Люси потеряла кармашек, а Китти Фишер нашла. Из кармана новой куртки Реджи выудила обрывок зеленого одеяла, который нашла Сейди. В кармашке проститутки хранили деньги, объяснила доктор Траппер: «Детские стишки — всегда не то, чем кажутся». Все не то, чем кажется, считала Реджи, что ни возьми. Когда Сейди положила к ее ногам грязный кусок деткиного одеяла, Реджи обуял ужас. Одеяло должно быть с деткой. Детка должен быть с доктором Траппер. Собака должна быть с доктором Траппер. Реджи должна быть с доктором Траппер. Все наперекосяк. Весь мир наперекосяк. Прав Диккенс: тяжелые времена.
Он грезил. Он шел по пустынной сельской дороге вслед за женщиной. Той женщиной, что гуляла в Долинах. Она все гуляет. «Эй!» — закричал он, и она обернулась. У нее не было лица — вместо него пустой овал, как тарелка. Джексон со страху чуть не помер. И проснулся.
— Может, чайку? — спросила медсестра.
Медсестра (с лицом) ставила перед ним на поднос чашку с блюдцем. И он все вспомнил. Катастрофу не помнил, как на поезде ехал — не помнил, а последнее, что помнил, — как отыскал затерянное шоссе, как стоял у съезда на А1, искал просвет в потоке машин.
Но он знал, кто он, — имя, историю, все знал.
— Меня зовут Джексон Броуди, — сказал он медсестре. — Я вспомнил.
— Джексон Броуди? Вы уверены?
— Абсолютно.
— Где я? — спросил Джексон.
— В Королевском лазарете Эдинбурга, — сказала медсестра.
— Эдинбурга? Эдинбурга в Шотландии?
Ну ты подумай — прямо турист американский.
— Да, Эдинбурга в Шотландии, — подтвердила она. Какого лешего он забыл в Эдинбурге? Эдинбург — сцена величайших его поражений в жизни и в любви. Почему он в Эдинбурге?

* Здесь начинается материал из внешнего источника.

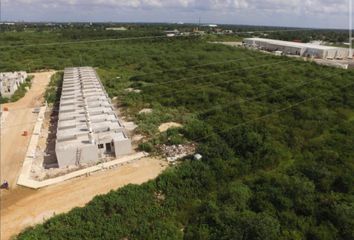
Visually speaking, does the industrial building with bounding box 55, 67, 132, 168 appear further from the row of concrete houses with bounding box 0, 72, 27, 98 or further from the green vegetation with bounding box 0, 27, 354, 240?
the row of concrete houses with bounding box 0, 72, 27, 98

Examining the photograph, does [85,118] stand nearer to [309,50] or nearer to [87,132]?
[87,132]

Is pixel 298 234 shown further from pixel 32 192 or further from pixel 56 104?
pixel 56 104

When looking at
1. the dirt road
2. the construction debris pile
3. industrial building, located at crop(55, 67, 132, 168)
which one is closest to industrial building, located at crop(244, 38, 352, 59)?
the dirt road

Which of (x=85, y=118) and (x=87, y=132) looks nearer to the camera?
(x=87, y=132)

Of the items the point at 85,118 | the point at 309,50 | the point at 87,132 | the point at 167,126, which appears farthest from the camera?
the point at 309,50

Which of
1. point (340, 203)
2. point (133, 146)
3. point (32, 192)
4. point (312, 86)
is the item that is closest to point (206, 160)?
point (133, 146)

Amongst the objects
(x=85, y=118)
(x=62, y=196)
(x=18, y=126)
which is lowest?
(x=62, y=196)

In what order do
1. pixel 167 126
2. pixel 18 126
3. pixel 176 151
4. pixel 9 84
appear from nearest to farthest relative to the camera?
pixel 176 151 < pixel 18 126 < pixel 167 126 < pixel 9 84

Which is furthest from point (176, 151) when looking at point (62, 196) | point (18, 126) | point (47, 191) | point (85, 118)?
point (18, 126)
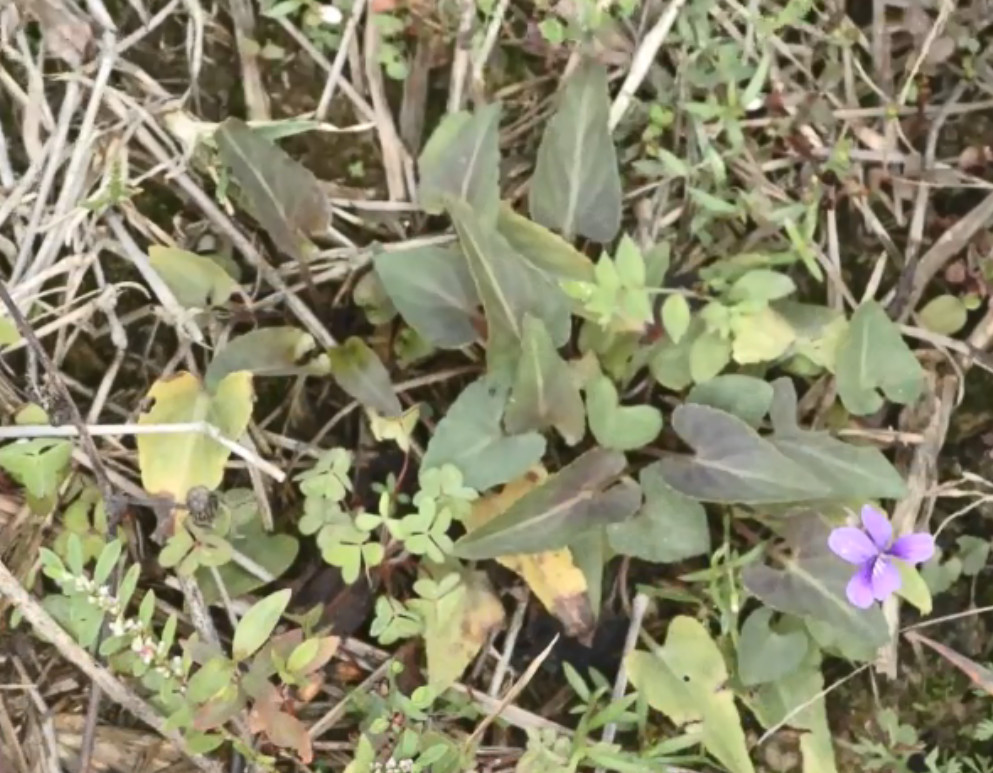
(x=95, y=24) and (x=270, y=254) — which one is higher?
Result: (x=95, y=24)

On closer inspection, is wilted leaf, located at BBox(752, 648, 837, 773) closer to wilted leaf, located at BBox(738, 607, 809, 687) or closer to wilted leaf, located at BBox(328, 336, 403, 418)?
wilted leaf, located at BBox(738, 607, 809, 687)

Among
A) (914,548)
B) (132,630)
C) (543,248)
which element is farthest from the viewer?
(543,248)

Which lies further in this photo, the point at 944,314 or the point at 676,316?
the point at 944,314

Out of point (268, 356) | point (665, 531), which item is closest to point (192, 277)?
point (268, 356)

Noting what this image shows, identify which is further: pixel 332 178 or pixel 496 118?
pixel 332 178

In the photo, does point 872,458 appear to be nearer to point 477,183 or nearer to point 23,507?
point 477,183

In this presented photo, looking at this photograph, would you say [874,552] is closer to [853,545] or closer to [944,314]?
[853,545]

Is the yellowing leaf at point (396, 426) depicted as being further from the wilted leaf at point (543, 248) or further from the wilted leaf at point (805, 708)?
the wilted leaf at point (805, 708)

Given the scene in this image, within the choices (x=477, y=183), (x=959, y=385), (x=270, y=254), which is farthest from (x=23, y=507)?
(x=959, y=385)
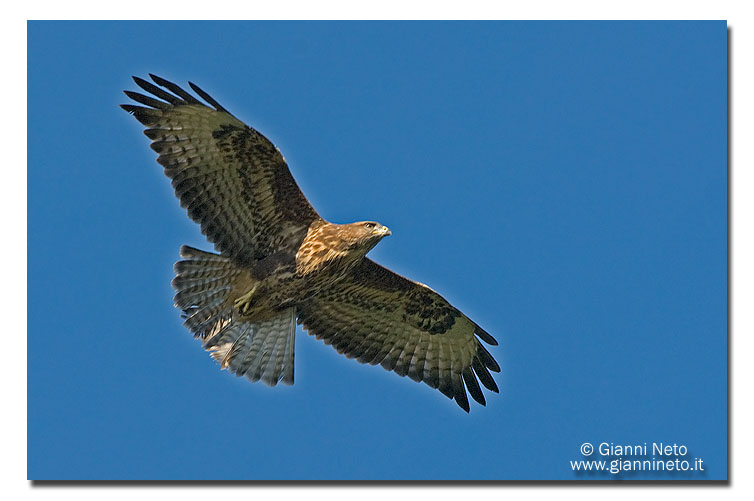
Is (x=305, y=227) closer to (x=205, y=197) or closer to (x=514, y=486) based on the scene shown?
(x=205, y=197)

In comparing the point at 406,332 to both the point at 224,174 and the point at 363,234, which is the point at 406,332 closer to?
the point at 363,234

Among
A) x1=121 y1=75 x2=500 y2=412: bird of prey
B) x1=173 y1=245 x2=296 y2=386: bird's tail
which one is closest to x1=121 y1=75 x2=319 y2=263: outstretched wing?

— Я в Лондон ехал, — сказал он.
— Значит, поехали не туда, — засмеялась она. — Не повезло.
Пусть он не знает, откуда приехал, но знает, куда направлялся. Направлялся он домой.
Эдинбург. Луиза в Эдинбурге. Внезапно накатила паника. Его никто не искал. Может, это значит, что он не один был в поезде, может, Тесса села в Норталлертоне, а он не помнит? А теперь она где-то в больнице? Или того хуже?
Джексон подскочил в постели и схватил медсестру за локоть.
— Моя жена, — сказал он. — Где моя жена?
Луиза не разделила с Нилом Траппером утренний виски, хотя целебный вкус «Лафройга» ценила как никто. Если надо (а иногда надо), она могла перепить большинство мужиков, но у нее имелись правила. Она больше не пила, если предстояло сесть за руль, и никогда не пила при исполнении — позор, если на работе учуют. В девять утра пьют одни алкоголики. (Ее мать. Изо дня в день.) Она купила двойной эспрессо в уличном киоске и вернулась в отдел, где в своем одиночном заключении в сотый раз прочла все сообщения о появлениях Дэвида Нидлера.
Из дела ушла жизнь — Луиза чувствовала, как оно остывает с каждым днем, ускользает. Когда-то — новость дня, а теперь как будто никогда и не было, и уже казалось, что оно станет неизбывным лимбом для всех причастных — такие дела удручают полицейских десятилетиями. Луиза взяла эту до крайности негативную мысль, сунула под воду и держала, пока та не обмякла; затем Луиза подняла крышку проржавевшего сундука на дне морском и бросила мысль туда.